Ben: The last new release we’d like to talk about this month is a horror film called We Need To Do Something. Directed by Sean King O’Grady, the movie follows a family trapped in their home after seeking shelter from a dangerous storm, with a sinister (possibly supernatural) threat just outside the walls. We Need To Do Something appears to be a single-location film, a common trope in horror most famously used in films such as Night of the Living Dead and The Shining. What most intrigues me, however, is the fact that this is a film that was also shot during the pandemic (unlike The Card Counter, this film was shot entirely during the pandemic, in secret apparently). While the movie is based on a novella of the same name, the director has acknowledged the parallels between the story of the film and that of our own experiences since last year. According to the film’s Wikipedia page, the director argues that the novella creates “a hellish allegory that still manages to capture the collective trauma we’re all experiencing […], without directly addressing the nightmare we are currently living through”.
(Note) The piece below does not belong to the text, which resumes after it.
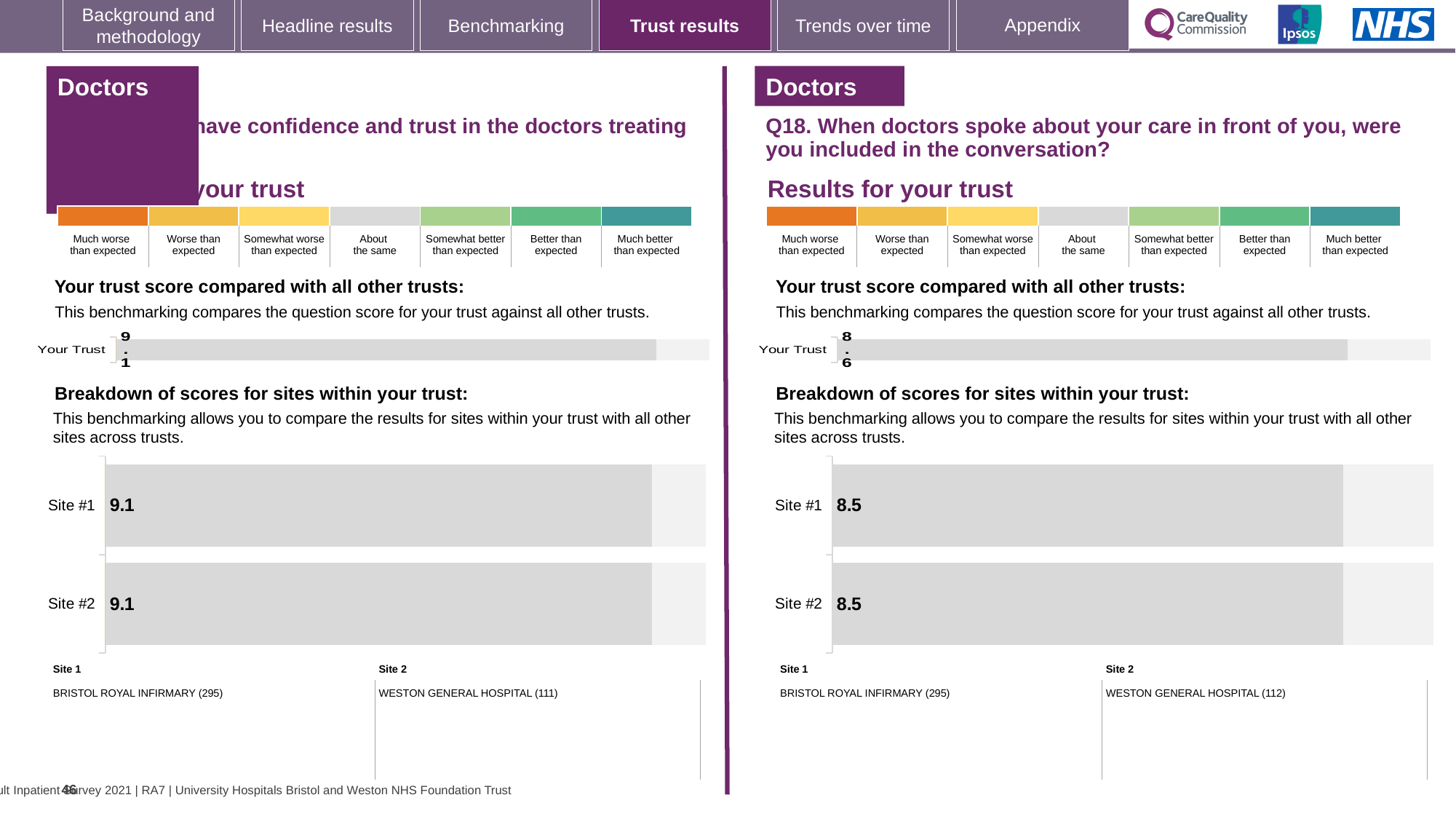
What is the difference between the Your Trust score on the left-hand chart and the Your Trust score on the right-hand chart (Q18)? 0.5 What kind of chart is the right-hand 'Breakdown of scores for sites within your trust' chart (Q18)? Bar chart On the left-hand 'Breakdown of scores for sites within your trust' chart, what is the score for Site #1? 9.1 On the left-hand 'Breakdown of scores for sites within your trust' chart, what is the score for Site #2? 9.1 Which is larger: the Your Trust score on the left-hand chart or the Your Trust score on the right-hand chart (Q18)? The left-hand chart (9.1) On the right-hand chart 'Your trust score compared with all other trusts' (Q18), what is the score for Your Trust? 8.6 On the right-hand 'Breakdown of scores for sites within your trust' chart (Q18), what is the difference between the scores for Site #1 and Site #2? 0 How many sites are shown on the right-hand 'Breakdown of scores for sites within your trust' chart (Q18)? 2 On the left-hand chart 'Your trust score compared with all other trusts', what is the score for Your Trust? 9.1 How many sites are shown on the left-hand 'Breakdown of scores for sites within your trust' chart? 2 On the right-hand 'Breakdown of scores for sites within your trust' chart (Q18), what is the score for Site #2? 8.5 On the right-hand 'Breakdown of scores for sites within your trust' chart (Q18), what is the score for Site #1? 8.5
Alex: Regarding that quote, I imagine it’ll be difficult for filmmakers in coming years to ‘capture’ what the COVID-19 pandemic felt like given that it is not exactly a visual phenomena. To see that O’Grady attempts this in his fiction filmmaking debut should be interesting. From watching the trailer, I’m reminded the most of 2019’s The Lodge starring Riley Keough. What that film did so well was immerse you into the titular lodge such that the outside world and realism fades away, and you find it difficult to know what to believe and what not to believe based on what is shown to you within the film. I’m hoping We Need to Do Something can pull off a similar mind-bending effect since relatively few films take advantage of single settings to cast doubt on what is real and what isn’t, inside and outside of their singular setting. We Need to Do Something also looks to satisfy horror audiences in its dark corners, screams, and descent(s) into insanity.
Last up, I want to mention the Melvin Van Peebles boxset that The Criterion Collection is releasing near the end of the month on September 28th. The boxset sees four Van Peebles films added to the Collection: The Story of a Three-Day Pass, Watermelon Man, Sweet Sweetback’s Baadasssss Song, and Don’t Play Us Cheap. These are some of Van Peebles best known films, making the boxset a desirable one to cinephiles in addition to fans of Van Peebles work. The boxset is loaded with special features including numerous interviews, and introductions to each film from Van Peebles himself. As to the films themselves, you’d be hard-pressed to find greater variety in so few films than what is presented here. Baadasssss is the blaxploitation cult classic itself while Watermelon Man exists within the Classic Hollywood comedy formula, Don’t Play Us Cheap is a musical, and The Story of a Three-Day Pass borrows from European art cinema.
Ben: After a months long lull in having a desire to watch much of anything, I’ve been getting into more and more exploitation and genre films as of late, but I have yet to check out any blaxploitation as of writing this. As Van Peebles was one of the most prominent blaxploitation filmmakers, I’m very much looking forward to checking these films out in their new restorations and with all the fantastic bonus content Criterion is well-known for providing with their Blu-ray presentations. From what you’ve described, his work appears to be very diverse in terms of style, tone, and content, so I will be especially curious to see how his iconic blaxploitation film differs from the other features in the boxset.